Nueva York, 1 sep.- Las últimas guías médicas internacionales han transformado la manera en que se prepara una colonoscopia, un examen clave para la detección temprana del cáncer colorrectal, el segundo más mortal en Estados Unidos, responsable de unas 50.000 muertes anuales y más de 150.000 diagnósticos cada año, según cifras de la American Cancer Society.

Los expertos aseguran que este procedimiento puede reducir hasta en un 41% la incidencia de la enfermedad y disminuir la mortalidad a la mitad, siempre que se realice de manera periódica. Sin embargo, cerca del 30% de los estadounidenses que deberían someterse a la prueba no lo hacen, debido al miedo, la falta de síntomas y, sobre todo, a la incomodidad de la preparación previa.

Preparación más flexible y menos incómoda

Las nuevas recomendaciones buscan derribar esa barrera.

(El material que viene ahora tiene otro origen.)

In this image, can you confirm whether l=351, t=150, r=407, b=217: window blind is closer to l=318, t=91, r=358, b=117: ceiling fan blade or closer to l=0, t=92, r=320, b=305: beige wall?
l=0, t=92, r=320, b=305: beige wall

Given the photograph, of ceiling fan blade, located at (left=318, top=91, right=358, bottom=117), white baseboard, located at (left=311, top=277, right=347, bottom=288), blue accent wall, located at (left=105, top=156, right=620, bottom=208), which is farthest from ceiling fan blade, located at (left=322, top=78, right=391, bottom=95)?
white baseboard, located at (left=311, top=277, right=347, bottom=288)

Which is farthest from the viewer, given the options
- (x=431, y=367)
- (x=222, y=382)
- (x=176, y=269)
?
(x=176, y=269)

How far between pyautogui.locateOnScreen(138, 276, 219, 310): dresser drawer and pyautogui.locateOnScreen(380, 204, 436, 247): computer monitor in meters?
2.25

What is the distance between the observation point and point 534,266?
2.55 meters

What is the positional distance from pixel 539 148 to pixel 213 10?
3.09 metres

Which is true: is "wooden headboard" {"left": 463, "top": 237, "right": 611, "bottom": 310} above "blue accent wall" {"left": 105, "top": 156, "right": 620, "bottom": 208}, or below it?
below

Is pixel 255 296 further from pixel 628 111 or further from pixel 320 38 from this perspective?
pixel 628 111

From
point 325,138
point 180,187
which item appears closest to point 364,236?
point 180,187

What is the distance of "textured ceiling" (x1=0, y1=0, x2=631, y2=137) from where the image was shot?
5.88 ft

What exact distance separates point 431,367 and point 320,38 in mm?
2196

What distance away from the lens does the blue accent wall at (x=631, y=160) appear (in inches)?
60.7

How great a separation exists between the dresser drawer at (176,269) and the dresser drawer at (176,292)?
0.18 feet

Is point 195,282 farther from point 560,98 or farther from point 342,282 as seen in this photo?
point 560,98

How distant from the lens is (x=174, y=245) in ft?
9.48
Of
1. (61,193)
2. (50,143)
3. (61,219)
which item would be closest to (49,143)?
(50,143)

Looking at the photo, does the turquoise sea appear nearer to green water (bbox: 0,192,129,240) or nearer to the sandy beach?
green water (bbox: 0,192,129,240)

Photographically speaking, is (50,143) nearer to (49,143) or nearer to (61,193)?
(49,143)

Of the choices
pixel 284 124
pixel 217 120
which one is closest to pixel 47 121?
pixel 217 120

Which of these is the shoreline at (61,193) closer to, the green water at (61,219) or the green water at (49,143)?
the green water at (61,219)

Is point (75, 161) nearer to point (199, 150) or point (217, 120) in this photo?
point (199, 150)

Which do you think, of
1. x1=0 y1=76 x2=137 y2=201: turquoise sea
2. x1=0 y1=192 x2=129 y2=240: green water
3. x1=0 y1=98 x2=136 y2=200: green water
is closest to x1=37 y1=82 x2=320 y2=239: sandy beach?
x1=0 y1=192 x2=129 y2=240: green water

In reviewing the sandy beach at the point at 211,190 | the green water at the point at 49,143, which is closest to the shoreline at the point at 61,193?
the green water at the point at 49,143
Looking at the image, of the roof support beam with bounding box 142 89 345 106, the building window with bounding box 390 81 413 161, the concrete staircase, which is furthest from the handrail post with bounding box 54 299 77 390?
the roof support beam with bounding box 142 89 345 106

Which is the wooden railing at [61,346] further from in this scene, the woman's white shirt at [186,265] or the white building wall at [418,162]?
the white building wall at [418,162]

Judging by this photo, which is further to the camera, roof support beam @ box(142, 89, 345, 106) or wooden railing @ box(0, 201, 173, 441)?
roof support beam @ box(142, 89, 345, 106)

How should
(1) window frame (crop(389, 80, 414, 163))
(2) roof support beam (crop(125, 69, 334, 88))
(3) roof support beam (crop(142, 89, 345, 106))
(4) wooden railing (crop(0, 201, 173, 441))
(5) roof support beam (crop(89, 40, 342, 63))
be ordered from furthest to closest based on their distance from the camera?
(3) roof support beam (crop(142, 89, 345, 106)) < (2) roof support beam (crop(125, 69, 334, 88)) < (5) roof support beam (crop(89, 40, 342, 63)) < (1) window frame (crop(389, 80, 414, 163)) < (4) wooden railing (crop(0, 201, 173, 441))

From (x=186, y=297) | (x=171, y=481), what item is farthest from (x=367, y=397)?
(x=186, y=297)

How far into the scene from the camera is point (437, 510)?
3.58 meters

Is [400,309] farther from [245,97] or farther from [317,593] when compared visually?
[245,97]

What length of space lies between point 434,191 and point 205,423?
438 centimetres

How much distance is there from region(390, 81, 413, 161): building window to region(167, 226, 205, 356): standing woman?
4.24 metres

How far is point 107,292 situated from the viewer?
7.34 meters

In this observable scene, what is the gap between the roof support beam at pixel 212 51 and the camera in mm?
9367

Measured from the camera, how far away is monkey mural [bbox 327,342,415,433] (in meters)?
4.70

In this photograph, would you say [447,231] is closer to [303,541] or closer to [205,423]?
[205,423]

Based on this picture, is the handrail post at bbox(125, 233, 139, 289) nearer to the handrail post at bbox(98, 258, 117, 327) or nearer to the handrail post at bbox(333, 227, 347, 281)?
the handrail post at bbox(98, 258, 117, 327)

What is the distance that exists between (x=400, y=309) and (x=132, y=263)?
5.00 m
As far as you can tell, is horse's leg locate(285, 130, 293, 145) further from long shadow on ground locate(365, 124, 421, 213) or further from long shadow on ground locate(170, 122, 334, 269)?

Ya no es obligatorio seguir una dieta líquida estricta el día anterior: ahora se permite consumir alimentos bajos en fibra durante el desayuno y el almuerzo, como huevos, yogur, pan con queso crema o pollo con arroz blanco. Solo en la cena se mantiene la ingesta de líquidos, con sopas o batidos ligeros.

En cuanto a los purgantes, las fórmulas actuales requieren apenas una cuarta parte del volumen tradicional e incluso existen presentaciones en tabletas. Además, la dosis se divide entre la noche previa y la mañana del examen, lo que mejora la limpieza intestinal y reduce molestias.

Tecnología e innovación en la detección

La colonoscopia también ha incorporado avances tecnológicos. Desde 2021, la FDA aprobó el uso de inteligencia artificial (IA) para asistir a los gastroenterólogos, aumentando la detección de pólipos en un 20%. Aunque no está probado aún que reduzca la incidencia del cáncer, su uso se expande en grandes centros médicos.

Otros métodos innovadores buscan hacer el procedimiento menos invasivo:

  • Estimulación nerviosa eléctrica (TENS): reduce el dolor sin necesidad de fármacos.
  • Realidad virtual: permite a los pacientes distraerse durante la prueba y disminuir la ansiedad.
  • Colonosin sedación: opción para quienes desean evitar riesgos respiratorios y retomar sus actividades inmediatamente después.

Alternativas menos invasivas

Existen pruebas complementarias como el análisis de sangre Shield, aprobado en 2023, que detecta biomarcadores del cáncer colorrectal con una sensibilidad del 83%. También se suman los análisis de heces (FIT anual y ADN fecal cada tres años), la sigmoidoscopia flexible, la colonoscopia virtual y la cápsula endoscópica ingerible.

Aunque todas estas opciones pueden ayudar en la detección, los médicos subrayan que un resultado positivo siempre debe confirmarse con una colonoscopia.

“Lo importante es elegir la prueba que cada persona esté dispuesta a realizar; solo así lograremos avanzar en la prevención”, afirmó la doctora Aasma Shaukat, gastroenteróloga de la Universidad de Nueva York.

Con estos cambios, la colonoscopia se presenta como un procedimiento cada vez más accesible y tolerable, derribando los miedos que mantenían alejados a miles de pacientes de una prueba que puede salvar vidas.